- **PROBLEM REQUIREMENTS**:
Each line that follows should be printed again exactly as it stands.

- **RECORDS FOR THE EXERCISE**:
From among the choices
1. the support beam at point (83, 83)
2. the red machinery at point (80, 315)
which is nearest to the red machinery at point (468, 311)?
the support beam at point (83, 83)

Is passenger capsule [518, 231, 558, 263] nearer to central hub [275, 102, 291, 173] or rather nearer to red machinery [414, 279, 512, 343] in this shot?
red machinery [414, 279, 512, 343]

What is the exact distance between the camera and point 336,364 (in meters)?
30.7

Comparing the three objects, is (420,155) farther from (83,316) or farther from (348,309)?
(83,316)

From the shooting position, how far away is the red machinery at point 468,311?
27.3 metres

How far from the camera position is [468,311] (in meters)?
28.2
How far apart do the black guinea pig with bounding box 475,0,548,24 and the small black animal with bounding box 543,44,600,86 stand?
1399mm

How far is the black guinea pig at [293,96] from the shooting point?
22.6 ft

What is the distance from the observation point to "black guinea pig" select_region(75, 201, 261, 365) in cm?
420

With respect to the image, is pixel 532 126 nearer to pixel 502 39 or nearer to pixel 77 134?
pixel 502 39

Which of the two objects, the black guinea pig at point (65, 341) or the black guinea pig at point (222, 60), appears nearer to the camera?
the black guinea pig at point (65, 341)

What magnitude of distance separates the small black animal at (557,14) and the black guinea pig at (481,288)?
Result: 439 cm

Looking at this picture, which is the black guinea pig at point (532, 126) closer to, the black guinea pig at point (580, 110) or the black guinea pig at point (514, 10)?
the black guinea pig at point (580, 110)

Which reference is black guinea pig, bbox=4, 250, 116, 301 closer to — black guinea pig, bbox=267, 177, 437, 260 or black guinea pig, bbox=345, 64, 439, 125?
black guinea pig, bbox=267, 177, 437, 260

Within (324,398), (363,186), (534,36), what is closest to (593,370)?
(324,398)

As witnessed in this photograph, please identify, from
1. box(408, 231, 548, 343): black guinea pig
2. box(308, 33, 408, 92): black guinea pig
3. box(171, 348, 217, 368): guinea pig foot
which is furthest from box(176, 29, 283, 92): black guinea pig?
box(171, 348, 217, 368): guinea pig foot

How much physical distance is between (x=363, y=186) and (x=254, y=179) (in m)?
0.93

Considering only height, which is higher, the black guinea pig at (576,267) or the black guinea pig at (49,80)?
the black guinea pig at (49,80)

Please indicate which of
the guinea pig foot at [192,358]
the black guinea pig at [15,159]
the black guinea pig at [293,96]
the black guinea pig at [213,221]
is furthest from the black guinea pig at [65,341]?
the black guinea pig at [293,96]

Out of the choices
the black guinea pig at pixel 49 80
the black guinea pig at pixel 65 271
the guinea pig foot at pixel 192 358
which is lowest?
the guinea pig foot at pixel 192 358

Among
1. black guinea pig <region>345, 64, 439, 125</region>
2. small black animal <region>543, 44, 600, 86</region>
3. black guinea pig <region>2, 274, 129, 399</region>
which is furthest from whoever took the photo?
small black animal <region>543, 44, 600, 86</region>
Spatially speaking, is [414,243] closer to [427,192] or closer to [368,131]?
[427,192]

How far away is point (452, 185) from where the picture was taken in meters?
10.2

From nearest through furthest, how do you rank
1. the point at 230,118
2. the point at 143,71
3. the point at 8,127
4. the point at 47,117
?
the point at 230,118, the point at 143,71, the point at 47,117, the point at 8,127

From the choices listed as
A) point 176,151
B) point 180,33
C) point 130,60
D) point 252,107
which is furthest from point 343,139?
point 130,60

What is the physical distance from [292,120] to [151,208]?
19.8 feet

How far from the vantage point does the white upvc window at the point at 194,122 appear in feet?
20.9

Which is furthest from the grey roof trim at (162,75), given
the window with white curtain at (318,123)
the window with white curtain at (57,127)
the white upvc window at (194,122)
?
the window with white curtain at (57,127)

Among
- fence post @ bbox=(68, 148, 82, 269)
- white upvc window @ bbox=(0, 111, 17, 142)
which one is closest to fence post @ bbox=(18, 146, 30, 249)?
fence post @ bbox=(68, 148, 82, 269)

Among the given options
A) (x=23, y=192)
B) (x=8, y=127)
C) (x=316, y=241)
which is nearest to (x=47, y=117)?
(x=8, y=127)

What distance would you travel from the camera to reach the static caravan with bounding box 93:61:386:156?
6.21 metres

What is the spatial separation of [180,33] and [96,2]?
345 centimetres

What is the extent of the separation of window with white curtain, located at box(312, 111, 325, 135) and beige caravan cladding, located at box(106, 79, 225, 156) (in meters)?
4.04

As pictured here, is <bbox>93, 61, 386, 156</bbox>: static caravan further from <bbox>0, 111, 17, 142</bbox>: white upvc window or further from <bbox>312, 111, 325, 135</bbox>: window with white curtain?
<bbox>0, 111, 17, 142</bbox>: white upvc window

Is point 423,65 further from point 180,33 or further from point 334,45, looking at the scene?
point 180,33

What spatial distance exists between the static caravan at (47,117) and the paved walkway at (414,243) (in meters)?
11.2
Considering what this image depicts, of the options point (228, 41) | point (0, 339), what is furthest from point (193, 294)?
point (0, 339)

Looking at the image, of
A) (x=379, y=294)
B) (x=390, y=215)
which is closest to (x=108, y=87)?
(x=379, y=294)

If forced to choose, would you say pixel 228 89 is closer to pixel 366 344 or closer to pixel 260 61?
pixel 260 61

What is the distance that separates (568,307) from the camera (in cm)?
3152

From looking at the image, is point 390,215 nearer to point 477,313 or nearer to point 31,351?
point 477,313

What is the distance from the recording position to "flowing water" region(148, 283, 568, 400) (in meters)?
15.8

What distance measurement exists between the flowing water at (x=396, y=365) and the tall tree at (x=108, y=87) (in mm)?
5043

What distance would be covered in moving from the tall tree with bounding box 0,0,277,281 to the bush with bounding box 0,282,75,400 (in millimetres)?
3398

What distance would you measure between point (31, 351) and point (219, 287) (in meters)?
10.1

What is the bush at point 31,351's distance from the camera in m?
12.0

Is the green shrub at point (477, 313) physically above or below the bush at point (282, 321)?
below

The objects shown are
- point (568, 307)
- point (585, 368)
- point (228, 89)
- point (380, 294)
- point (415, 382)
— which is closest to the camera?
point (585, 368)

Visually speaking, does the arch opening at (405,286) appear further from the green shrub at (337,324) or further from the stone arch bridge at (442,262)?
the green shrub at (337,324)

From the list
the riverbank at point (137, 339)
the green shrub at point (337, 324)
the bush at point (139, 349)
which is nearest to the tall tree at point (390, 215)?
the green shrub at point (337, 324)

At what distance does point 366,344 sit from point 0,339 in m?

- **TASK OUTPUT**:
From among the choices
1. the support beam at point (83, 83)
2. the red machinery at point (80, 315)
which is nearest to the red machinery at point (468, 311)?
the support beam at point (83, 83)

Is passenger capsule [518, 231, 558, 263] nearer to central hub [275, 102, 291, 173] or rather nearer to red machinery [414, 279, 512, 343] in this shot?
red machinery [414, 279, 512, 343]

What is the exact distance between the camera and point 336,364 (in meters)?
30.7

Comparing the three objects, is (420,155) farther from (83,316) or farther from (348,309)?
(83,316)

From the shooting position, how far away is the red machinery at point 468,311?
27.3 metres

How far from the camera position is [468,311] (in meters)?
28.2
How far apart do the black guinea pig with bounding box 475,0,548,24 and the small black animal with bounding box 543,44,600,86 stand?
1399mm

How far is the black guinea pig at [293,96] from the shooting point?
22.6 ft

What is the distance from the observation point to "black guinea pig" select_region(75, 201, 261, 365) in cm?
420

With respect to the image, is pixel 532 126 nearer to pixel 502 39 or nearer to pixel 77 134?
pixel 502 39

Which of the two objects, the black guinea pig at point (65, 341) or the black guinea pig at point (222, 60), appears nearer to the camera?
the black guinea pig at point (65, 341)

What magnitude of distance separates the small black animal at (557,14) and the black guinea pig at (481,288)?
Result: 439 cm

Looking at this picture, which is the black guinea pig at point (532, 126) closer to, the black guinea pig at point (580, 110) or the black guinea pig at point (514, 10)?
the black guinea pig at point (580, 110)

Which reference is black guinea pig, bbox=4, 250, 116, 301 closer to — black guinea pig, bbox=267, 177, 437, 260 or black guinea pig, bbox=345, 64, 439, 125?
black guinea pig, bbox=267, 177, 437, 260

Within (324,398), (363,186), (534,36), what is closest to (593,370)?
(324,398)

As witnessed in this photograph, please identify, from
1. box(408, 231, 548, 343): black guinea pig
2. box(308, 33, 408, 92): black guinea pig
3. box(171, 348, 217, 368): guinea pig foot
which is furthest from box(176, 29, 283, 92): black guinea pig?
box(171, 348, 217, 368): guinea pig foot

How much physical distance is between (x=363, y=186) and (x=254, y=179) (in m)?
0.93

Considering only height, which is higher, the black guinea pig at (576,267) or the black guinea pig at (49,80)?
the black guinea pig at (49,80)

Please indicate which of
the guinea pig foot at [192,358]
the black guinea pig at [15,159]
the black guinea pig at [293,96]
the black guinea pig at [213,221]
is furthest from the black guinea pig at [65,341]?
the black guinea pig at [293,96]

Out of the choices
the black guinea pig at pixel 49 80
the black guinea pig at pixel 65 271
the guinea pig foot at pixel 192 358
which is lowest?
the guinea pig foot at pixel 192 358

Among
1. black guinea pig <region>345, 64, 439, 125</region>
2. small black animal <region>543, 44, 600, 86</region>
3. black guinea pig <region>2, 274, 129, 399</region>
which is furthest from whoever took the photo?
small black animal <region>543, 44, 600, 86</region>
Spatially speaking, is [414,243] closer to [427,192] or closer to [368,131]?
[427,192]

How far away is point (452, 185) from where the picture was taken in meters?
10.2

From nearest through furthest, how do you rank
1. the point at 230,118
2. the point at 143,71
3. the point at 8,127
4. the point at 47,117
?
the point at 230,118, the point at 143,71, the point at 47,117, the point at 8,127

From the choices listed as
A) point 176,151
B) point 180,33
C) point 130,60
D) point 252,107
which is furthest from point 343,139?
point 130,60

What is the physical distance from [292,120] to [151,208]?
19.8 feet

How far from the vantage point does the white upvc window at the point at 194,122 appear in feet?
20.9

Which is furthest from the grey roof trim at (162,75), given
the window with white curtain at (318,123)
the window with white curtain at (57,127)
the white upvc window at (194,122)
?
the window with white curtain at (57,127)

Among
- fence post @ bbox=(68, 148, 82, 269)
- white upvc window @ bbox=(0, 111, 17, 142)
which one is closest to fence post @ bbox=(18, 146, 30, 249)?
fence post @ bbox=(68, 148, 82, 269)

Among the given options
A) (x=23, y=192)
B) (x=8, y=127)
C) (x=316, y=241)
which is nearest to (x=47, y=117)?
(x=8, y=127)

What distance would you travel from the camera to reach the static caravan with bounding box 93:61:386:156?
6.21 metres

What is the spatial separation of [180,33] and [96,2]?
345 centimetres

What is the extent of the separation of window with white curtain, located at box(312, 111, 325, 135) and beige caravan cladding, located at box(106, 79, 225, 156) (in meters)?
4.04

As pictured here, is <bbox>93, 61, 386, 156</bbox>: static caravan further from <bbox>0, 111, 17, 142</bbox>: white upvc window or further from <bbox>312, 111, 325, 135</bbox>: window with white curtain?
<bbox>0, 111, 17, 142</bbox>: white upvc window

Is point 423,65 further from point 180,33 or further from point 334,45, looking at the scene?
point 180,33

What spatial distance exists between the static caravan at (47,117) and the paved walkway at (414,243) (in meters)?
11.2
Considering what this image depicts, of the options point (228, 41) | point (0, 339), what is furthest from point (193, 294)?
point (0, 339)

Looking at the image, of
A) (x=379, y=294)
B) (x=390, y=215)
which is closest to (x=108, y=87)?
(x=379, y=294)

If forced to choose, would you say pixel 228 89 is closer to pixel 366 344 or closer to pixel 260 61?
pixel 260 61

What is the distance that separates (568,307) from the camera (in cm)?
3152

From looking at the image, is point 390,215 nearer to point 477,313 or nearer to point 31,351?
point 477,313

What is the distance from the recording position to "flowing water" region(148, 283, 568, 400) (in meters)?
15.8

What distance measurement exists between the flowing water at (x=396, y=365) and the tall tree at (x=108, y=87) (in mm)?
5043

What distance would be covered in moving from the tall tree with bounding box 0,0,277,281 to the bush with bounding box 0,282,75,400 (in millimetres)?
3398

What distance would you measure between point (31, 351) and point (219, 287) (in meters)?
10.1

What is the bush at point 31,351's distance from the camera in m?
12.0

Is the green shrub at point (477, 313) physically above or below the bush at point (282, 321)?
below

The objects shown are
- point (568, 307)
- point (585, 368)
- point (228, 89)
- point (380, 294)
- point (415, 382)
— which is closest to the camera?
point (585, 368)

Visually speaking, does the arch opening at (405,286) appear further from the green shrub at (337,324) or further from the stone arch bridge at (442,262)?
the green shrub at (337,324)

From the list
the riverbank at point (137, 339)
the green shrub at point (337, 324)
the bush at point (139, 349)
which is nearest to the tall tree at point (390, 215)?
the green shrub at point (337, 324)

At what distance does point 366,344 sit from point 0,339 in m?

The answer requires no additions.